◆ What you need to do: Rewrite the items from the first one through the line containing "What is the difference in the", inclusive, changing "genotypes" to "varieties" and leaving everything else as it is.

= Beginning of Section =

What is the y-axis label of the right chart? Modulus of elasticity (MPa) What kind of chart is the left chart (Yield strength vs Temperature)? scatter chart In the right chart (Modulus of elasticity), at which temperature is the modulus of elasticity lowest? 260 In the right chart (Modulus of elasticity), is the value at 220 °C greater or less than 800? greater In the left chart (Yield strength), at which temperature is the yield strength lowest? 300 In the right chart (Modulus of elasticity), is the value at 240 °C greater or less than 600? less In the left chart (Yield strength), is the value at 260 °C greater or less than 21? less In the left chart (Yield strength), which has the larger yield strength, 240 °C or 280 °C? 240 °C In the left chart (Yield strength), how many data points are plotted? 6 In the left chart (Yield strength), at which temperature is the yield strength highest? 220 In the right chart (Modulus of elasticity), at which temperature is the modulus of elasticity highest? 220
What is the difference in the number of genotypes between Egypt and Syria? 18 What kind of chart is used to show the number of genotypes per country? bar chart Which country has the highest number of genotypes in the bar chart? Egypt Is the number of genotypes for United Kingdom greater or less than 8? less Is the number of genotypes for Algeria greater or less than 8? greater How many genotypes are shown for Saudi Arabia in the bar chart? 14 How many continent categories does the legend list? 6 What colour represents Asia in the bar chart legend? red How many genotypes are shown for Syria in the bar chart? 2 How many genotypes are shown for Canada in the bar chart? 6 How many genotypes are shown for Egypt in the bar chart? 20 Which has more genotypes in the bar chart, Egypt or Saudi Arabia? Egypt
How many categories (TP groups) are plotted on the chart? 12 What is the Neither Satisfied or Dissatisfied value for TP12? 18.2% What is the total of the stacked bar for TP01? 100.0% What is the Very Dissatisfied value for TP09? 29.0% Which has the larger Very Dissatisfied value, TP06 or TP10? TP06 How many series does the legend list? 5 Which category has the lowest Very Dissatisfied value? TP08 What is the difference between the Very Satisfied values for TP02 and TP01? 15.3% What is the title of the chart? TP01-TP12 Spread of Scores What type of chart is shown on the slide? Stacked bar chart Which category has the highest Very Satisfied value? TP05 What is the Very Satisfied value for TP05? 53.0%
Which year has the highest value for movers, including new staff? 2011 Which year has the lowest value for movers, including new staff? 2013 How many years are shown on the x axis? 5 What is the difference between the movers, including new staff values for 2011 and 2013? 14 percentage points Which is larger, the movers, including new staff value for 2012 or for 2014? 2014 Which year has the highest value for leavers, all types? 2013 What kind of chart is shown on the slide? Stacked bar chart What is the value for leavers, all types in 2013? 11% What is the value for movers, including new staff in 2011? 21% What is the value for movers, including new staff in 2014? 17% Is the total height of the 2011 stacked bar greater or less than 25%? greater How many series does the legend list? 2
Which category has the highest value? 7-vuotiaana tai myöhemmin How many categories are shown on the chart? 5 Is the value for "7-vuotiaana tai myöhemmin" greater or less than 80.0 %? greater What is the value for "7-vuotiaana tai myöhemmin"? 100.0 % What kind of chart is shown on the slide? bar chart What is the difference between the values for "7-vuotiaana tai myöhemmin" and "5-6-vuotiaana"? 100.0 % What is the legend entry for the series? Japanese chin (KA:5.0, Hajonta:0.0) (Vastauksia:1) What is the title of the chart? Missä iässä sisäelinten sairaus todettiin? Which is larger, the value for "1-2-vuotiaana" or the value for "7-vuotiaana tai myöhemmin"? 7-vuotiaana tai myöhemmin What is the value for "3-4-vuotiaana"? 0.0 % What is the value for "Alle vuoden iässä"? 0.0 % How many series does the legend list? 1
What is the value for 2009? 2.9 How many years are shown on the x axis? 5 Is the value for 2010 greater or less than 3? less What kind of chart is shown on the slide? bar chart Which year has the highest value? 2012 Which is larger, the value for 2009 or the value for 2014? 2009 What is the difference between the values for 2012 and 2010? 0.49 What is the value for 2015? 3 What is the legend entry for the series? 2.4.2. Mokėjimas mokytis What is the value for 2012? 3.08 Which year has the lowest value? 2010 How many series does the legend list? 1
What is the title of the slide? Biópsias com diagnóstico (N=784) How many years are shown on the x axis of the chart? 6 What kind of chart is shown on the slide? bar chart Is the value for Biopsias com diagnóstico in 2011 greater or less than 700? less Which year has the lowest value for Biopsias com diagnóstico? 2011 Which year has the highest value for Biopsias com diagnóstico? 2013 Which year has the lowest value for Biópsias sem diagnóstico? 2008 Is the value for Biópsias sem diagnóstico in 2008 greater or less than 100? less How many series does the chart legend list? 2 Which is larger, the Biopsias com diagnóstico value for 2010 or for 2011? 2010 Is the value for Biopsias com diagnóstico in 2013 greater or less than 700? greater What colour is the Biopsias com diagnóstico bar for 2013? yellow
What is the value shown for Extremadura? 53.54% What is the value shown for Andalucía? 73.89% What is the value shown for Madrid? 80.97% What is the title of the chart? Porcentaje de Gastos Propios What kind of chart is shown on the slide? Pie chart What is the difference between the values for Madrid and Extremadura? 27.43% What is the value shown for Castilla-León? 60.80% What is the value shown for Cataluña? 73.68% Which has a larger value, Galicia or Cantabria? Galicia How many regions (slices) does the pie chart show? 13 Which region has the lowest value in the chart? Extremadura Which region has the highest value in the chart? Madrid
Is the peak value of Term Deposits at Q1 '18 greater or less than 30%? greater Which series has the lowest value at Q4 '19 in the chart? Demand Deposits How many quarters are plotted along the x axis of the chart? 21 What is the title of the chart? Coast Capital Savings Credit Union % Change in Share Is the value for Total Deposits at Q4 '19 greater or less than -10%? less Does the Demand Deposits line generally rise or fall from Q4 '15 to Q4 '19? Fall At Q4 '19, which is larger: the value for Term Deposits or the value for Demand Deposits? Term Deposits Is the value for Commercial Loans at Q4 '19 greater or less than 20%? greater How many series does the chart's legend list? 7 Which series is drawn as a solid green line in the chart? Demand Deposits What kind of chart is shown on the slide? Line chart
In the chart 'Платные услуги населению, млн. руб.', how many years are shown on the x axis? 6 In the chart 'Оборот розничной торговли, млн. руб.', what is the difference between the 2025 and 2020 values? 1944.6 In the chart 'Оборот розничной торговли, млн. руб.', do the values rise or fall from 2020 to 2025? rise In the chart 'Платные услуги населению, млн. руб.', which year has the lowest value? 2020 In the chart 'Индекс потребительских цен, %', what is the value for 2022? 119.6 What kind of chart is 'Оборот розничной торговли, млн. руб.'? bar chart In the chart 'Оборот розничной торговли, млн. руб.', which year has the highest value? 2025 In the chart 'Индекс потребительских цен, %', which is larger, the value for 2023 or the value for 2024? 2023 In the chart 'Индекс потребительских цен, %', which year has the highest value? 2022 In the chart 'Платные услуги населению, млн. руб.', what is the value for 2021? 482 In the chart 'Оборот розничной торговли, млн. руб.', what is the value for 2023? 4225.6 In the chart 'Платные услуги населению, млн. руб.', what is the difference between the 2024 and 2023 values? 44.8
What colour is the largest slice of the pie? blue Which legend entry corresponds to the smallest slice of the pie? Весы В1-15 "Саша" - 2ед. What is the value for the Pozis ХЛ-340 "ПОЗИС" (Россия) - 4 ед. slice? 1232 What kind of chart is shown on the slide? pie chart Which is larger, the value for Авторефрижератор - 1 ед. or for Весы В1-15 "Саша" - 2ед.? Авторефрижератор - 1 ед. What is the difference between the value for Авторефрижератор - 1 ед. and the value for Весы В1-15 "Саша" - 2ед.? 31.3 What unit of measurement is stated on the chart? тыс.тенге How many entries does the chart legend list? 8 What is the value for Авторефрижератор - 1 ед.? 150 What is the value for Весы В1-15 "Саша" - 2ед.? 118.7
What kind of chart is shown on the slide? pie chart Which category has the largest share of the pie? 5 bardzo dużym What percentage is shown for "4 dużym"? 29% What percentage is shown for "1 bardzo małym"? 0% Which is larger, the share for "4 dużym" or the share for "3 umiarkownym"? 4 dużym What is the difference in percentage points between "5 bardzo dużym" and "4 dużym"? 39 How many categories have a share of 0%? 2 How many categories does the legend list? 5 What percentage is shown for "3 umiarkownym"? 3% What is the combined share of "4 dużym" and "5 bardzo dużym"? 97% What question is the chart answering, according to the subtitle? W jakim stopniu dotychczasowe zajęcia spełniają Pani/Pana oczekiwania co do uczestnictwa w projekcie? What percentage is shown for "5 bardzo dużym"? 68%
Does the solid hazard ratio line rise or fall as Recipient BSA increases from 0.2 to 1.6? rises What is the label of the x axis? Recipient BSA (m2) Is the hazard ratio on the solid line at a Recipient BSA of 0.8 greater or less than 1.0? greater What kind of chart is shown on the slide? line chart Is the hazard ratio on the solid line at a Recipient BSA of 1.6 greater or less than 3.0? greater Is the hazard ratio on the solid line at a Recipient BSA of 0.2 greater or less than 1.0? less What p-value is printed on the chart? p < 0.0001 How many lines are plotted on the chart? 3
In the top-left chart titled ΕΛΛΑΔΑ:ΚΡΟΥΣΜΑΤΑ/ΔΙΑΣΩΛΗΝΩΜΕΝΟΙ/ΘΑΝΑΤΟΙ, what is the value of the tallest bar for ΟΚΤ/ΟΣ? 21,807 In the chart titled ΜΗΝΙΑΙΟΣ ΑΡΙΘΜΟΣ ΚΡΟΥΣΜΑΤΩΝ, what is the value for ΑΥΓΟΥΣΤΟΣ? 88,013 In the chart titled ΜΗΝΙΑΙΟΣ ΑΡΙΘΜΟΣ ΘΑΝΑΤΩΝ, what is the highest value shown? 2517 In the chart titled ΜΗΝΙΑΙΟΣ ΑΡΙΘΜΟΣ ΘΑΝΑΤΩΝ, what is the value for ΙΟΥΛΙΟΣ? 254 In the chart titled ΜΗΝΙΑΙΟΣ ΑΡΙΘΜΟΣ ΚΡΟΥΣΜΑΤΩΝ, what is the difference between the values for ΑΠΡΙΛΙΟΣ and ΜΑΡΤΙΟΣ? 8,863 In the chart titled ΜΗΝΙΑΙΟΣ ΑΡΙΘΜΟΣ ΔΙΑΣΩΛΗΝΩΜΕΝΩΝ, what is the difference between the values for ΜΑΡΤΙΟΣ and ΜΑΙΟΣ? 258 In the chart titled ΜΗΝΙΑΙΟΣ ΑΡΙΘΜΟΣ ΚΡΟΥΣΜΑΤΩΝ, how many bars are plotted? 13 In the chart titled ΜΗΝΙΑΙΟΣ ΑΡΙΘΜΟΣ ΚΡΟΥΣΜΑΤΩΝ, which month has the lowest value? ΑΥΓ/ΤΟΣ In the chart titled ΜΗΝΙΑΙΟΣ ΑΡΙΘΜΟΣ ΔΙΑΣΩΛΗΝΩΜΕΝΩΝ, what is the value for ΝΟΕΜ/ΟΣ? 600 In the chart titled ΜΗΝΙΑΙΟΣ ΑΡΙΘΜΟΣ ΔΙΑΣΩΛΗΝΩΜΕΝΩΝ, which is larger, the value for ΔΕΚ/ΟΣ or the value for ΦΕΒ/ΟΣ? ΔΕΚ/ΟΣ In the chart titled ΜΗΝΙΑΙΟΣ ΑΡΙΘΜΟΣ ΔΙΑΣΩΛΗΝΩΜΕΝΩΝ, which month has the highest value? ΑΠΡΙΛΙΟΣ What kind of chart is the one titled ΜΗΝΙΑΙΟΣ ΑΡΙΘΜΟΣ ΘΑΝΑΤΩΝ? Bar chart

= End of Section =

◆ Response:
What is the y-axis label of the right chart? Modulus of elasticity (MPa) What kind of chart is the left chart (Yield strength vs Temperature)? scatter chart In the right chart (Modulus of elasticity), at which temperature is the modulus of elasticity lowest? 260 In the right chart (Modulus of elasticity), is the value at 220 °C greater or less than 800? greater In the left chart (Yield strength), at which temperature is the yield strength lowest? 300 In the right chart (Modulus of elasticity), is the value at 240 °C greater or less than 600? less In the left chart (Yield strength), is the value at 260 °C greater or less than 21? less In the left chart (Yield strength), which has the larger yield strength, 240 °C or 280 °C? 240 °C In the left chart (Yield strength), how many data points are plotted? 6 In the left chart (Yield strength), at which temperature is the yield strength highest? 220 In the right chart (Modulus of elasticity), at which temperature is the modulus of elasticity highest? 220
What is the difference in the number of varieties between Egypt and Syria? 18 What kind of chart is used to show the number of varieties per country? bar chart Which country has the highest number of varieties in the bar chart? Egypt Is the number of varieties for United Kingdom greater or less than 8? less Is the number of varieties for Algeria greater or less than 8? greater How many varieties are shown for Saudi Arabia in the bar chart? 14 How many continent categories does the legend list? 6 What colour represents Asia in the bar chart legend? red How many varieties are shown for Syria in the bar chart? 2 How many varieties are shown for Canada in the bar chart? 6 How many varieties are shown for Egypt in the bar chart? 20 Which has more varieties in the bar chart, Egypt or Saudi Arabia? Egypt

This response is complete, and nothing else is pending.